# Excerpted passage
*** Block opens ***

The Fund does not isolate that portion of the results of operations resulting from changes in foreign exchange rates on investments from the fluctuations arising from changes in market prices of securities held. Such fluctuations are included with the net realized and unrealized gain or loss from investments.
The Fund reports net realized foreign exchange gains or losses that arise from sales of foreign currencies, currency gains or losses realized between the trade and settlement dates on securities transactions, and the difference between the amounts of dividends, interest, and foreign withholding taxes recorded on the Fund’s books and the U.S. dollar equivalent of the amounts actually received or paid. Net unrealized foreign exchange gains and losses arise from changes in the fair values of assets and liabilities, other than investments in securities at period end, resulting from changes in exchange rates.
G.Distributions to Shareholders. Distributions to shareholders from net investment income, if any, for the Fund are declared and paid at least annually. Distributions to shareholders from net realized gains on securities, if any, for the Fund normally are declared and paid on an annual basis. Distributions are recorded on the ex-dividend date.

*** Block closes ***

# Information shown

*** Block opens ***

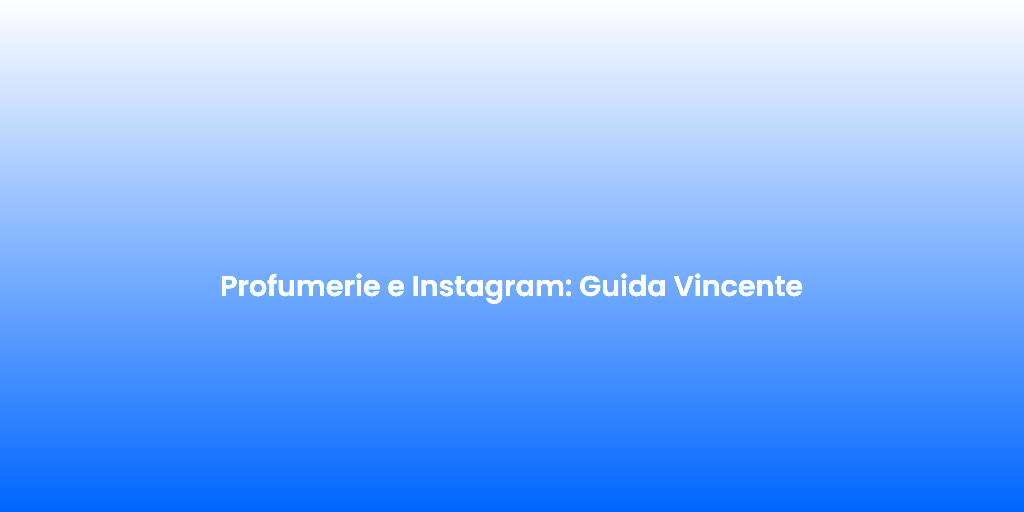 Profumerie e Instagram Guida Vincente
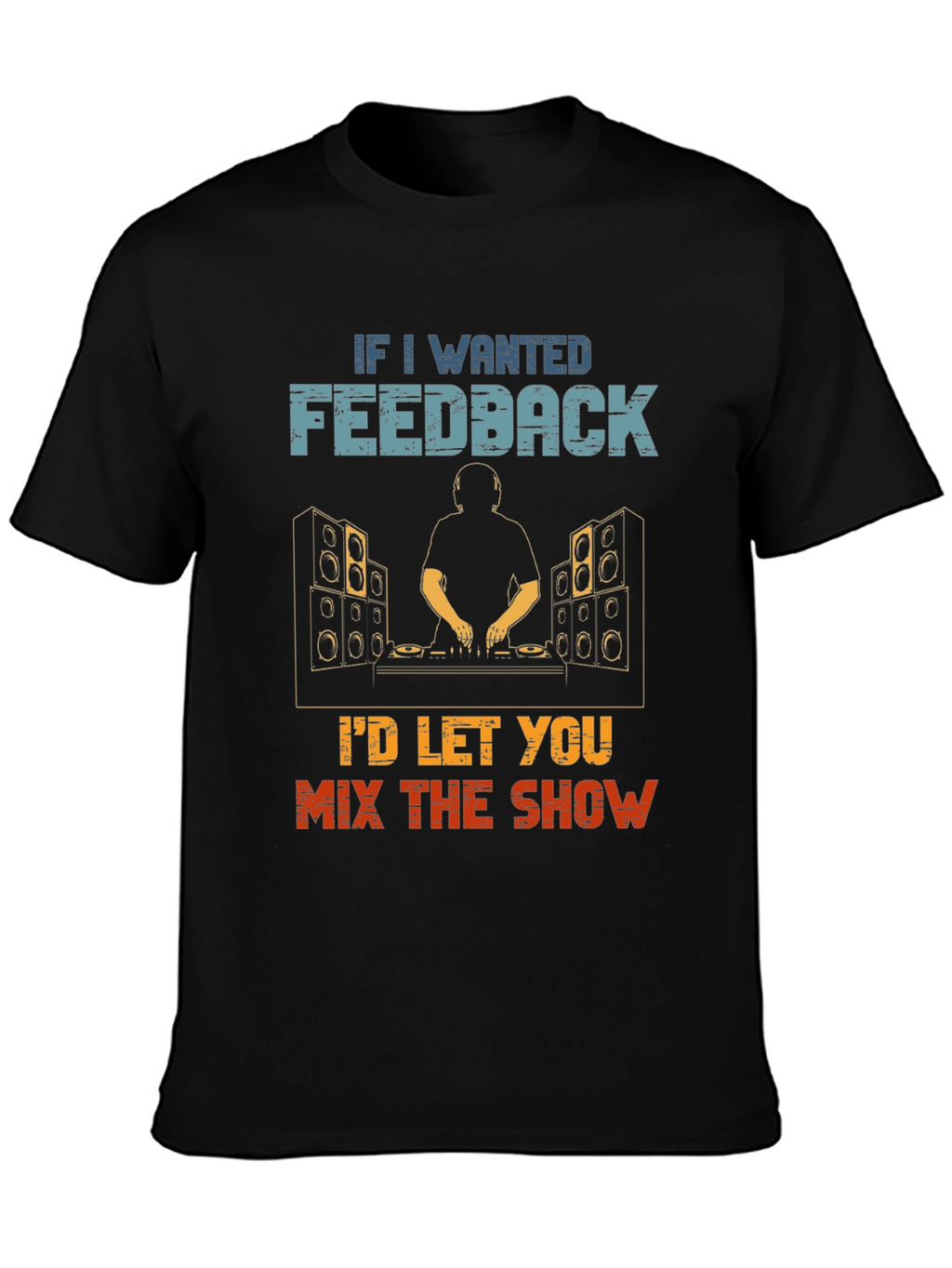 DJ Feedback Funny T-Shirt
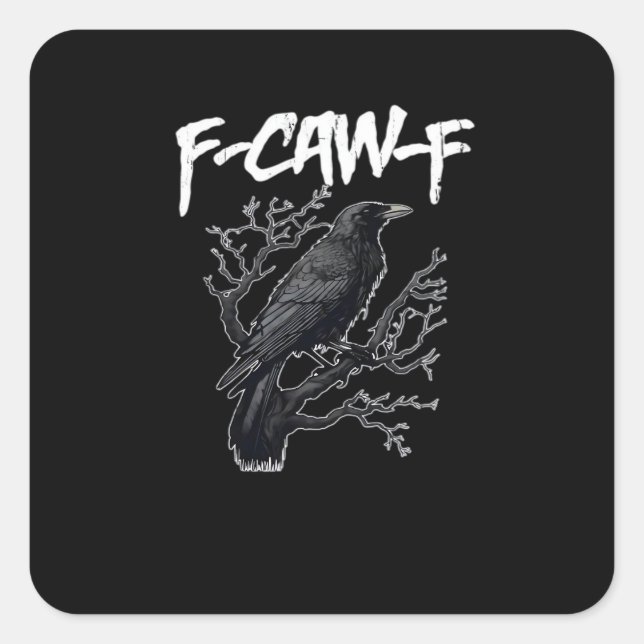 F-Caw-F Funny Crow Minimal Clean Square Sticker (Front)
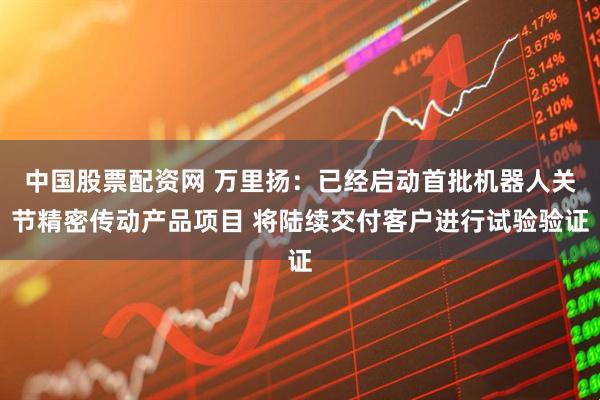 中国股票配资网 万里扬：已经启动首批机器人关节精密传动产品项目 将陆续交付客户进行试验验证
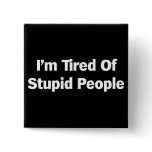 Tired of Stupid People buttons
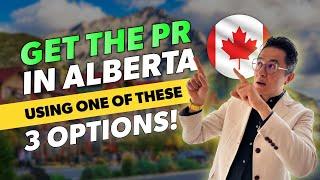Alberta Immigration – HOW TO GET THE PR in Alberta – Alberta PNP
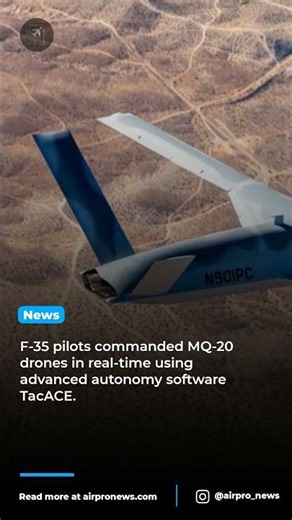 F-35 and MQ-20 Avenger Achieve Breakthrough in Manned-Unmanned Teaming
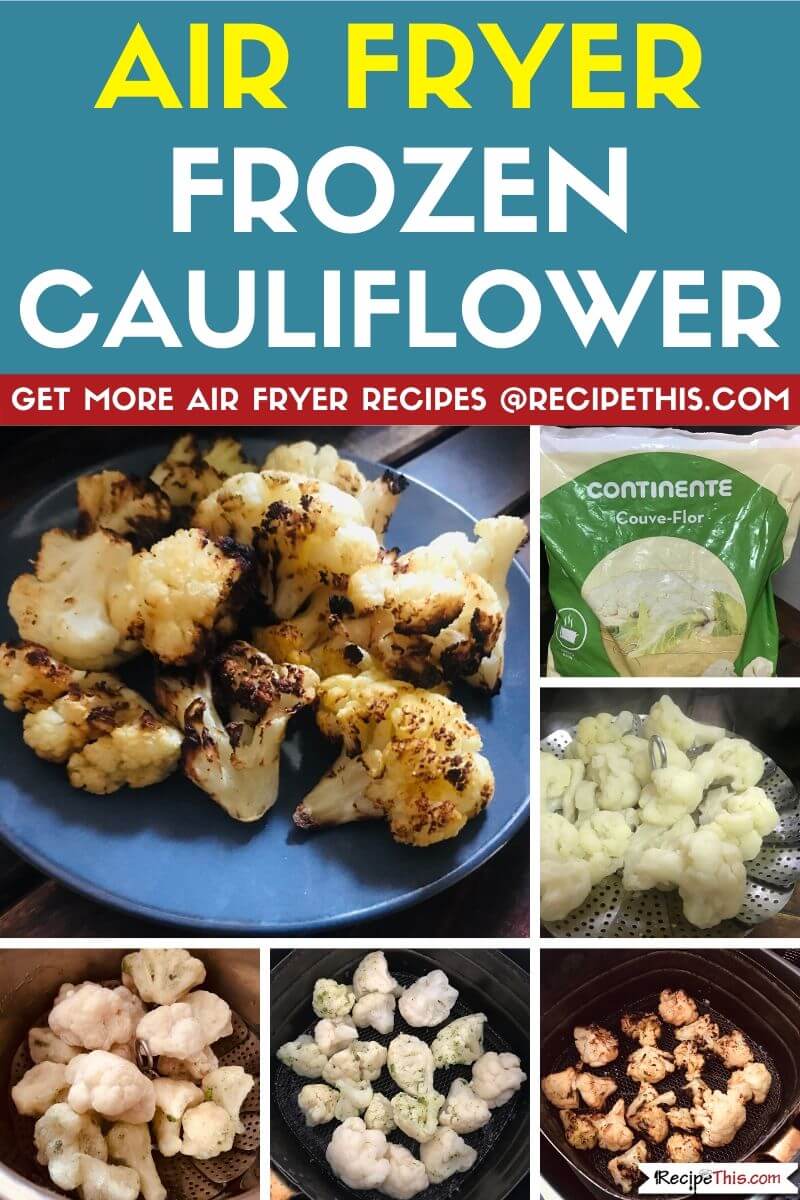Recipe This Air Fryer Frozen Cauliflower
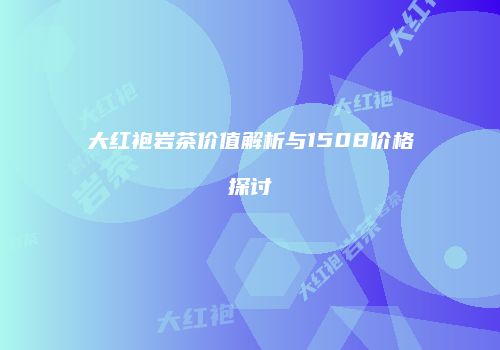 大红袍岩茶价值解析与1508价格探讨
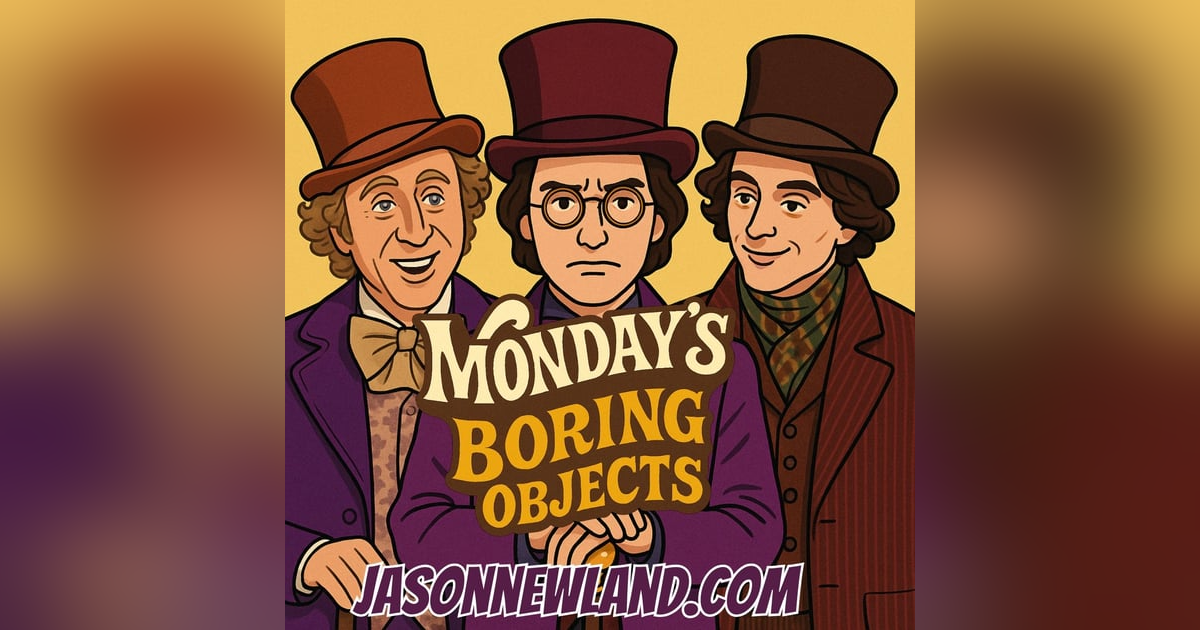 (no music) (5 hours) WILLY WONKER | Monday’s Boring Objects | LMBYTS #1334 | 21st April 2025 (no music) (5 hours) WILLY WONKER | Monday’s Boring Objects | LMBYTS #1334 | 21st April 2025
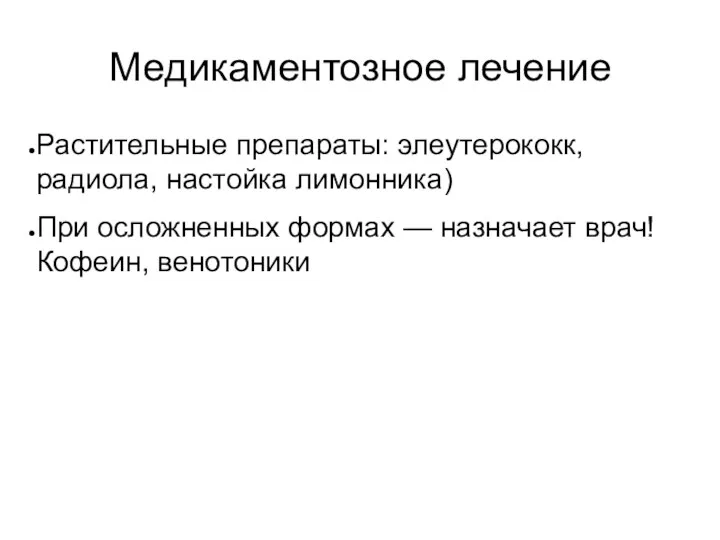 Медикаментозное лечение Растительные препараты: элеутерококк, радиола, настойка лимонника) При осложненных формах — назначает врач! Кофеин, венотоники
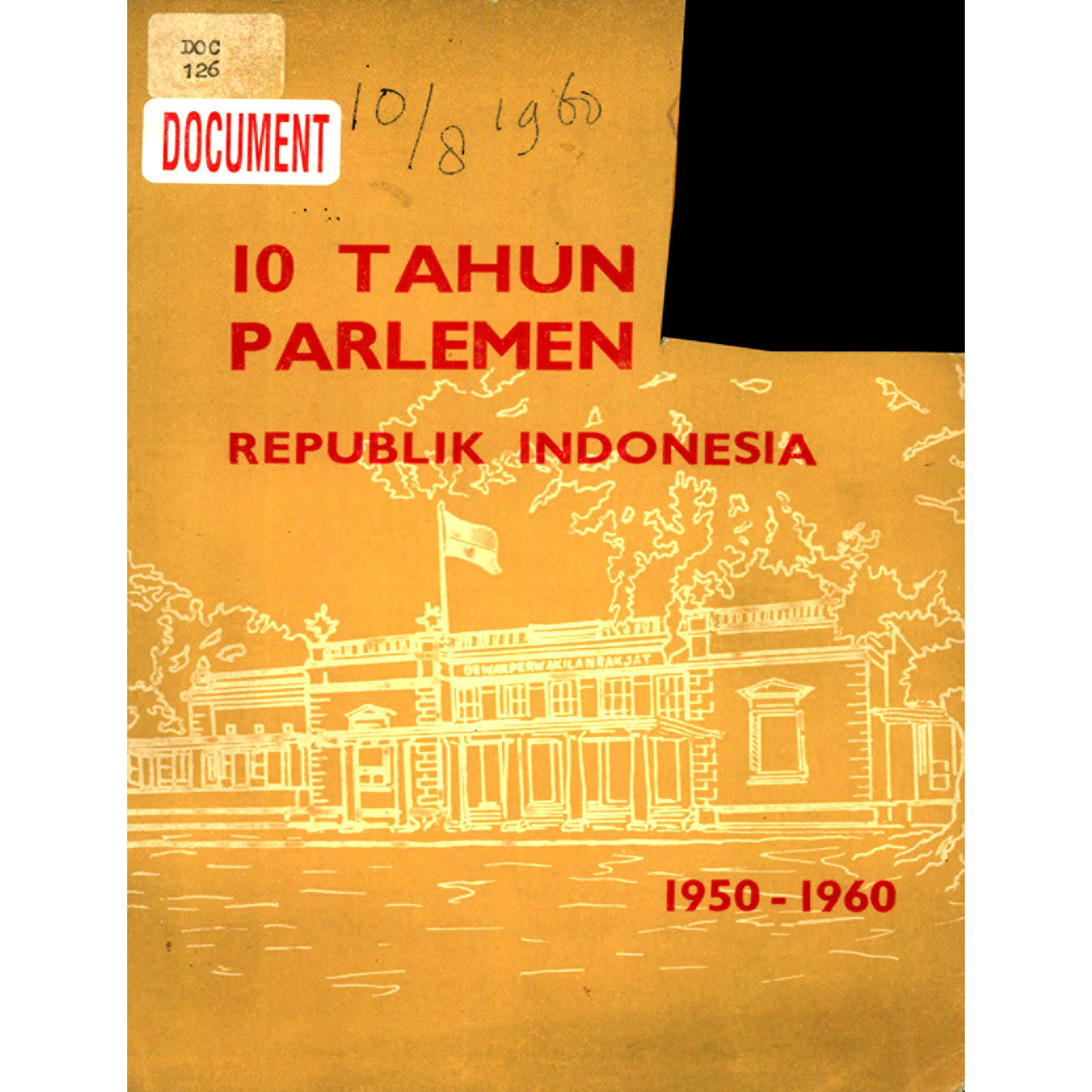 10 tahun Parlemen Republik Indonesia, 1950-1960.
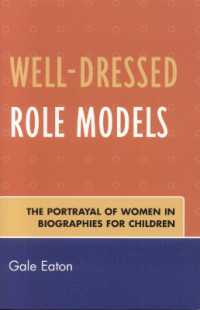 Well-Dressed Role Models : The Portrayal of Women in Biographies for Children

*** Block closes ***

# Directions
Restate the note on the Fund's accounting for foreign exchange from "The Fund does" up to and including "loss from investments.", substituting "variations" for "fluctuations".

# Your solution
The Fund does not isolate that portion of the results of operations resulting from changes in foreign exchange rates on investments from the variations arising from changes in market prices of securities held. Such variations are included with the net realized and unrealized gain or loss from investments.